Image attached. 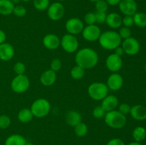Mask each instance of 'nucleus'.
Returning <instances> with one entry per match:
<instances>
[{
    "label": "nucleus",
    "instance_id": "c756f323",
    "mask_svg": "<svg viewBox=\"0 0 146 145\" xmlns=\"http://www.w3.org/2000/svg\"><path fill=\"white\" fill-rule=\"evenodd\" d=\"M96 9L97 11H101V12H106L108 11V4L106 0H98L96 1Z\"/></svg>",
    "mask_w": 146,
    "mask_h": 145
},
{
    "label": "nucleus",
    "instance_id": "7c9ffc66",
    "mask_svg": "<svg viewBox=\"0 0 146 145\" xmlns=\"http://www.w3.org/2000/svg\"><path fill=\"white\" fill-rule=\"evenodd\" d=\"M11 125V119L5 115H0V129H6Z\"/></svg>",
    "mask_w": 146,
    "mask_h": 145
},
{
    "label": "nucleus",
    "instance_id": "a19ab883",
    "mask_svg": "<svg viewBox=\"0 0 146 145\" xmlns=\"http://www.w3.org/2000/svg\"><path fill=\"white\" fill-rule=\"evenodd\" d=\"M106 145H125V143L122 139H118V138H113L108 141Z\"/></svg>",
    "mask_w": 146,
    "mask_h": 145
},
{
    "label": "nucleus",
    "instance_id": "2f4dec72",
    "mask_svg": "<svg viewBox=\"0 0 146 145\" xmlns=\"http://www.w3.org/2000/svg\"><path fill=\"white\" fill-rule=\"evenodd\" d=\"M106 113V112L104 110V108H103L101 105H100V106L96 107L92 112L93 116H94V117H95L96 119H101V118L104 117L105 116Z\"/></svg>",
    "mask_w": 146,
    "mask_h": 145
},
{
    "label": "nucleus",
    "instance_id": "39448f33",
    "mask_svg": "<svg viewBox=\"0 0 146 145\" xmlns=\"http://www.w3.org/2000/svg\"><path fill=\"white\" fill-rule=\"evenodd\" d=\"M108 90L107 85L101 82H93L88 88V95L94 100H102L108 95Z\"/></svg>",
    "mask_w": 146,
    "mask_h": 145
},
{
    "label": "nucleus",
    "instance_id": "a211bd4d",
    "mask_svg": "<svg viewBox=\"0 0 146 145\" xmlns=\"http://www.w3.org/2000/svg\"><path fill=\"white\" fill-rule=\"evenodd\" d=\"M118 105V99L115 95H107L102 100L101 106L104 108L106 112L114 110Z\"/></svg>",
    "mask_w": 146,
    "mask_h": 145
},
{
    "label": "nucleus",
    "instance_id": "f704fd0d",
    "mask_svg": "<svg viewBox=\"0 0 146 145\" xmlns=\"http://www.w3.org/2000/svg\"><path fill=\"white\" fill-rule=\"evenodd\" d=\"M14 71L17 75H23L26 71L25 65L21 62H17L14 65Z\"/></svg>",
    "mask_w": 146,
    "mask_h": 145
},
{
    "label": "nucleus",
    "instance_id": "e433bc0d",
    "mask_svg": "<svg viewBox=\"0 0 146 145\" xmlns=\"http://www.w3.org/2000/svg\"><path fill=\"white\" fill-rule=\"evenodd\" d=\"M84 21L88 25H94L95 23H96V15L95 13L94 12H88L85 15L84 17Z\"/></svg>",
    "mask_w": 146,
    "mask_h": 145
},
{
    "label": "nucleus",
    "instance_id": "c85d7f7f",
    "mask_svg": "<svg viewBox=\"0 0 146 145\" xmlns=\"http://www.w3.org/2000/svg\"><path fill=\"white\" fill-rule=\"evenodd\" d=\"M49 5V0H34V7L38 11H44L47 9Z\"/></svg>",
    "mask_w": 146,
    "mask_h": 145
},
{
    "label": "nucleus",
    "instance_id": "f03ea898",
    "mask_svg": "<svg viewBox=\"0 0 146 145\" xmlns=\"http://www.w3.org/2000/svg\"><path fill=\"white\" fill-rule=\"evenodd\" d=\"M121 38L118 32L113 31H107L102 33L98 38L99 44L106 50H115L121 44Z\"/></svg>",
    "mask_w": 146,
    "mask_h": 145
},
{
    "label": "nucleus",
    "instance_id": "4c0bfd02",
    "mask_svg": "<svg viewBox=\"0 0 146 145\" xmlns=\"http://www.w3.org/2000/svg\"><path fill=\"white\" fill-rule=\"evenodd\" d=\"M96 21L98 24H104L106 22L107 14L106 12H101V11H96Z\"/></svg>",
    "mask_w": 146,
    "mask_h": 145
},
{
    "label": "nucleus",
    "instance_id": "5701e85b",
    "mask_svg": "<svg viewBox=\"0 0 146 145\" xmlns=\"http://www.w3.org/2000/svg\"><path fill=\"white\" fill-rule=\"evenodd\" d=\"M27 142V140L24 136L16 134L8 136L5 140L4 145H25Z\"/></svg>",
    "mask_w": 146,
    "mask_h": 145
},
{
    "label": "nucleus",
    "instance_id": "412c9836",
    "mask_svg": "<svg viewBox=\"0 0 146 145\" xmlns=\"http://www.w3.org/2000/svg\"><path fill=\"white\" fill-rule=\"evenodd\" d=\"M66 122L71 127H75L82 120L81 115L75 110H71L67 112L66 115Z\"/></svg>",
    "mask_w": 146,
    "mask_h": 145
},
{
    "label": "nucleus",
    "instance_id": "f8f14e48",
    "mask_svg": "<svg viewBox=\"0 0 146 145\" xmlns=\"http://www.w3.org/2000/svg\"><path fill=\"white\" fill-rule=\"evenodd\" d=\"M119 9L125 16H133L137 12V3L135 0H121L118 4Z\"/></svg>",
    "mask_w": 146,
    "mask_h": 145
},
{
    "label": "nucleus",
    "instance_id": "a18cd8bd",
    "mask_svg": "<svg viewBox=\"0 0 146 145\" xmlns=\"http://www.w3.org/2000/svg\"><path fill=\"white\" fill-rule=\"evenodd\" d=\"M128 145H142L141 144V142H131V143L128 144Z\"/></svg>",
    "mask_w": 146,
    "mask_h": 145
},
{
    "label": "nucleus",
    "instance_id": "49530a36",
    "mask_svg": "<svg viewBox=\"0 0 146 145\" xmlns=\"http://www.w3.org/2000/svg\"><path fill=\"white\" fill-rule=\"evenodd\" d=\"M11 1H12V3L14 4H18L19 2L20 1H21V0H11Z\"/></svg>",
    "mask_w": 146,
    "mask_h": 145
},
{
    "label": "nucleus",
    "instance_id": "473e14b6",
    "mask_svg": "<svg viewBox=\"0 0 146 145\" xmlns=\"http://www.w3.org/2000/svg\"><path fill=\"white\" fill-rule=\"evenodd\" d=\"M13 14L17 17H24L27 14V9L23 6H16V7H14Z\"/></svg>",
    "mask_w": 146,
    "mask_h": 145
},
{
    "label": "nucleus",
    "instance_id": "423d86ee",
    "mask_svg": "<svg viewBox=\"0 0 146 145\" xmlns=\"http://www.w3.org/2000/svg\"><path fill=\"white\" fill-rule=\"evenodd\" d=\"M30 85V81L26 75H17L13 78L11 82V88L17 93H23L28 90Z\"/></svg>",
    "mask_w": 146,
    "mask_h": 145
},
{
    "label": "nucleus",
    "instance_id": "b1692460",
    "mask_svg": "<svg viewBox=\"0 0 146 145\" xmlns=\"http://www.w3.org/2000/svg\"><path fill=\"white\" fill-rule=\"evenodd\" d=\"M133 138L135 142H141L144 141L146 138V129L145 127L138 126L133 129L132 133Z\"/></svg>",
    "mask_w": 146,
    "mask_h": 145
},
{
    "label": "nucleus",
    "instance_id": "6e6552de",
    "mask_svg": "<svg viewBox=\"0 0 146 145\" xmlns=\"http://www.w3.org/2000/svg\"><path fill=\"white\" fill-rule=\"evenodd\" d=\"M124 53L128 55H134L138 53L141 48L140 43L136 38L130 37L124 40L122 43V46Z\"/></svg>",
    "mask_w": 146,
    "mask_h": 145
},
{
    "label": "nucleus",
    "instance_id": "dca6fc26",
    "mask_svg": "<svg viewBox=\"0 0 146 145\" xmlns=\"http://www.w3.org/2000/svg\"><path fill=\"white\" fill-rule=\"evenodd\" d=\"M43 44L47 49L55 50L61 44V40L55 34H47L43 38Z\"/></svg>",
    "mask_w": 146,
    "mask_h": 145
},
{
    "label": "nucleus",
    "instance_id": "8fccbe9b",
    "mask_svg": "<svg viewBox=\"0 0 146 145\" xmlns=\"http://www.w3.org/2000/svg\"><path fill=\"white\" fill-rule=\"evenodd\" d=\"M90 1H91V2H96V1H98V0H89Z\"/></svg>",
    "mask_w": 146,
    "mask_h": 145
},
{
    "label": "nucleus",
    "instance_id": "2eb2a0df",
    "mask_svg": "<svg viewBox=\"0 0 146 145\" xmlns=\"http://www.w3.org/2000/svg\"><path fill=\"white\" fill-rule=\"evenodd\" d=\"M14 55V47L8 43L0 44V60L3 61H9L13 58Z\"/></svg>",
    "mask_w": 146,
    "mask_h": 145
},
{
    "label": "nucleus",
    "instance_id": "ddd939ff",
    "mask_svg": "<svg viewBox=\"0 0 146 145\" xmlns=\"http://www.w3.org/2000/svg\"><path fill=\"white\" fill-rule=\"evenodd\" d=\"M106 65L111 72H118L123 66V60L121 56L116 55V54H111L106 58Z\"/></svg>",
    "mask_w": 146,
    "mask_h": 145
},
{
    "label": "nucleus",
    "instance_id": "aec40b11",
    "mask_svg": "<svg viewBox=\"0 0 146 145\" xmlns=\"http://www.w3.org/2000/svg\"><path fill=\"white\" fill-rule=\"evenodd\" d=\"M106 23L110 28H118L122 25V18L118 13H110L107 14Z\"/></svg>",
    "mask_w": 146,
    "mask_h": 145
},
{
    "label": "nucleus",
    "instance_id": "bb28decb",
    "mask_svg": "<svg viewBox=\"0 0 146 145\" xmlns=\"http://www.w3.org/2000/svg\"><path fill=\"white\" fill-rule=\"evenodd\" d=\"M70 73H71V76L74 80H81L84 78L85 75V69L78 65H76L71 70Z\"/></svg>",
    "mask_w": 146,
    "mask_h": 145
},
{
    "label": "nucleus",
    "instance_id": "20e7f679",
    "mask_svg": "<svg viewBox=\"0 0 146 145\" xmlns=\"http://www.w3.org/2000/svg\"><path fill=\"white\" fill-rule=\"evenodd\" d=\"M30 109L34 117L42 118L48 115L51 110V105L47 100L39 98L33 102Z\"/></svg>",
    "mask_w": 146,
    "mask_h": 145
},
{
    "label": "nucleus",
    "instance_id": "1a4fd4ad",
    "mask_svg": "<svg viewBox=\"0 0 146 145\" xmlns=\"http://www.w3.org/2000/svg\"><path fill=\"white\" fill-rule=\"evenodd\" d=\"M64 11V7L61 3L54 2L50 4L47 9V15L52 21H58L62 18Z\"/></svg>",
    "mask_w": 146,
    "mask_h": 145
},
{
    "label": "nucleus",
    "instance_id": "9d476101",
    "mask_svg": "<svg viewBox=\"0 0 146 145\" xmlns=\"http://www.w3.org/2000/svg\"><path fill=\"white\" fill-rule=\"evenodd\" d=\"M81 33L84 39L93 42L98 40L101 34V31L98 26L94 24L84 27Z\"/></svg>",
    "mask_w": 146,
    "mask_h": 145
},
{
    "label": "nucleus",
    "instance_id": "37998d69",
    "mask_svg": "<svg viewBox=\"0 0 146 145\" xmlns=\"http://www.w3.org/2000/svg\"><path fill=\"white\" fill-rule=\"evenodd\" d=\"M115 54H116V55H119V56H122L124 54V51H123V48L121 46H118V48H116L115 49Z\"/></svg>",
    "mask_w": 146,
    "mask_h": 145
},
{
    "label": "nucleus",
    "instance_id": "f257e3e1",
    "mask_svg": "<svg viewBox=\"0 0 146 145\" xmlns=\"http://www.w3.org/2000/svg\"><path fill=\"white\" fill-rule=\"evenodd\" d=\"M75 61L77 65L84 69H91L98 63V55L93 48H84L76 53Z\"/></svg>",
    "mask_w": 146,
    "mask_h": 145
},
{
    "label": "nucleus",
    "instance_id": "a878e982",
    "mask_svg": "<svg viewBox=\"0 0 146 145\" xmlns=\"http://www.w3.org/2000/svg\"><path fill=\"white\" fill-rule=\"evenodd\" d=\"M134 24L139 28L146 27V14L143 12H136L133 16Z\"/></svg>",
    "mask_w": 146,
    "mask_h": 145
},
{
    "label": "nucleus",
    "instance_id": "ea45409f",
    "mask_svg": "<svg viewBox=\"0 0 146 145\" xmlns=\"http://www.w3.org/2000/svg\"><path fill=\"white\" fill-rule=\"evenodd\" d=\"M131 107L128 104L123 103L119 105L118 111H119L121 113H122L123 115H128V114H130V112H131Z\"/></svg>",
    "mask_w": 146,
    "mask_h": 145
},
{
    "label": "nucleus",
    "instance_id": "864d4df0",
    "mask_svg": "<svg viewBox=\"0 0 146 145\" xmlns=\"http://www.w3.org/2000/svg\"><path fill=\"white\" fill-rule=\"evenodd\" d=\"M145 100H146V93H145Z\"/></svg>",
    "mask_w": 146,
    "mask_h": 145
},
{
    "label": "nucleus",
    "instance_id": "c03bdc74",
    "mask_svg": "<svg viewBox=\"0 0 146 145\" xmlns=\"http://www.w3.org/2000/svg\"><path fill=\"white\" fill-rule=\"evenodd\" d=\"M106 1L108 3V5L116 6L118 5V4H119L121 0H106Z\"/></svg>",
    "mask_w": 146,
    "mask_h": 145
},
{
    "label": "nucleus",
    "instance_id": "79ce46f5",
    "mask_svg": "<svg viewBox=\"0 0 146 145\" xmlns=\"http://www.w3.org/2000/svg\"><path fill=\"white\" fill-rule=\"evenodd\" d=\"M6 38H7V36H6L5 32L0 29V44L5 42Z\"/></svg>",
    "mask_w": 146,
    "mask_h": 145
},
{
    "label": "nucleus",
    "instance_id": "58836bf2",
    "mask_svg": "<svg viewBox=\"0 0 146 145\" xmlns=\"http://www.w3.org/2000/svg\"><path fill=\"white\" fill-rule=\"evenodd\" d=\"M122 24H123L124 26L128 27V28L132 26L134 24L133 16H125L122 18Z\"/></svg>",
    "mask_w": 146,
    "mask_h": 145
},
{
    "label": "nucleus",
    "instance_id": "0eeeda50",
    "mask_svg": "<svg viewBox=\"0 0 146 145\" xmlns=\"http://www.w3.org/2000/svg\"><path fill=\"white\" fill-rule=\"evenodd\" d=\"M61 46L63 49L67 53H72L76 52L78 50V41L76 38V37L72 34H65L62 37L61 41Z\"/></svg>",
    "mask_w": 146,
    "mask_h": 145
},
{
    "label": "nucleus",
    "instance_id": "3c124183",
    "mask_svg": "<svg viewBox=\"0 0 146 145\" xmlns=\"http://www.w3.org/2000/svg\"><path fill=\"white\" fill-rule=\"evenodd\" d=\"M145 72H146V63H145Z\"/></svg>",
    "mask_w": 146,
    "mask_h": 145
},
{
    "label": "nucleus",
    "instance_id": "cd10ccee",
    "mask_svg": "<svg viewBox=\"0 0 146 145\" xmlns=\"http://www.w3.org/2000/svg\"><path fill=\"white\" fill-rule=\"evenodd\" d=\"M74 132L76 136L82 137L86 135L88 132V127L84 122H81L74 127Z\"/></svg>",
    "mask_w": 146,
    "mask_h": 145
},
{
    "label": "nucleus",
    "instance_id": "393cba45",
    "mask_svg": "<svg viewBox=\"0 0 146 145\" xmlns=\"http://www.w3.org/2000/svg\"><path fill=\"white\" fill-rule=\"evenodd\" d=\"M34 115H33L31 109H28V108H24V109H21L18 113V119L19 120V122H22V123L29 122L32 119Z\"/></svg>",
    "mask_w": 146,
    "mask_h": 145
},
{
    "label": "nucleus",
    "instance_id": "de8ad7c7",
    "mask_svg": "<svg viewBox=\"0 0 146 145\" xmlns=\"http://www.w3.org/2000/svg\"><path fill=\"white\" fill-rule=\"evenodd\" d=\"M25 145H34V144L32 143H30V142H27V144H26Z\"/></svg>",
    "mask_w": 146,
    "mask_h": 145
},
{
    "label": "nucleus",
    "instance_id": "6ab92c4d",
    "mask_svg": "<svg viewBox=\"0 0 146 145\" xmlns=\"http://www.w3.org/2000/svg\"><path fill=\"white\" fill-rule=\"evenodd\" d=\"M56 80V72L51 69L42 72L40 77V82L44 86H51L55 83Z\"/></svg>",
    "mask_w": 146,
    "mask_h": 145
},
{
    "label": "nucleus",
    "instance_id": "f3484780",
    "mask_svg": "<svg viewBox=\"0 0 146 145\" xmlns=\"http://www.w3.org/2000/svg\"><path fill=\"white\" fill-rule=\"evenodd\" d=\"M130 115L135 120H145L146 119V107L142 105H133L131 108Z\"/></svg>",
    "mask_w": 146,
    "mask_h": 145
},
{
    "label": "nucleus",
    "instance_id": "72a5a7b5",
    "mask_svg": "<svg viewBox=\"0 0 146 145\" xmlns=\"http://www.w3.org/2000/svg\"><path fill=\"white\" fill-rule=\"evenodd\" d=\"M118 34H119L121 39L125 40L126 39V38L131 37V29H130V28H128V27H121L119 30Z\"/></svg>",
    "mask_w": 146,
    "mask_h": 145
},
{
    "label": "nucleus",
    "instance_id": "7ed1b4c3",
    "mask_svg": "<svg viewBox=\"0 0 146 145\" xmlns=\"http://www.w3.org/2000/svg\"><path fill=\"white\" fill-rule=\"evenodd\" d=\"M104 120L106 124L113 129H121L124 127L127 123L125 115L115 109L107 112L104 116Z\"/></svg>",
    "mask_w": 146,
    "mask_h": 145
},
{
    "label": "nucleus",
    "instance_id": "9b49d317",
    "mask_svg": "<svg viewBox=\"0 0 146 145\" xmlns=\"http://www.w3.org/2000/svg\"><path fill=\"white\" fill-rule=\"evenodd\" d=\"M84 28V23L78 18H71L66 23V29L72 35L81 34Z\"/></svg>",
    "mask_w": 146,
    "mask_h": 145
},
{
    "label": "nucleus",
    "instance_id": "09e8293b",
    "mask_svg": "<svg viewBox=\"0 0 146 145\" xmlns=\"http://www.w3.org/2000/svg\"><path fill=\"white\" fill-rule=\"evenodd\" d=\"M21 1H24V2H27V1H31V0H21Z\"/></svg>",
    "mask_w": 146,
    "mask_h": 145
},
{
    "label": "nucleus",
    "instance_id": "4468645a",
    "mask_svg": "<svg viewBox=\"0 0 146 145\" xmlns=\"http://www.w3.org/2000/svg\"><path fill=\"white\" fill-rule=\"evenodd\" d=\"M123 85V78L120 74L113 72L107 80V87L109 90L117 91L121 89Z\"/></svg>",
    "mask_w": 146,
    "mask_h": 145
},
{
    "label": "nucleus",
    "instance_id": "4be33fe9",
    "mask_svg": "<svg viewBox=\"0 0 146 145\" xmlns=\"http://www.w3.org/2000/svg\"><path fill=\"white\" fill-rule=\"evenodd\" d=\"M14 7L11 0H0V14L8 16L13 14Z\"/></svg>",
    "mask_w": 146,
    "mask_h": 145
},
{
    "label": "nucleus",
    "instance_id": "603ef678",
    "mask_svg": "<svg viewBox=\"0 0 146 145\" xmlns=\"http://www.w3.org/2000/svg\"><path fill=\"white\" fill-rule=\"evenodd\" d=\"M59 1H64V0H59Z\"/></svg>",
    "mask_w": 146,
    "mask_h": 145
},
{
    "label": "nucleus",
    "instance_id": "c9c22d12",
    "mask_svg": "<svg viewBox=\"0 0 146 145\" xmlns=\"http://www.w3.org/2000/svg\"><path fill=\"white\" fill-rule=\"evenodd\" d=\"M61 66H62V63H61V60L58 58H54L50 64V68H51L50 69L54 72H57L61 69Z\"/></svg>",
    "mask_w": 146,
    "mask_h": 145
}]
</instances>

What is required
Pick out each line in the listing above that contains the string "instances" and copy those lines unchanged.

Solved problem
Returning <instances> with one entry per match:
<instances>
</instances>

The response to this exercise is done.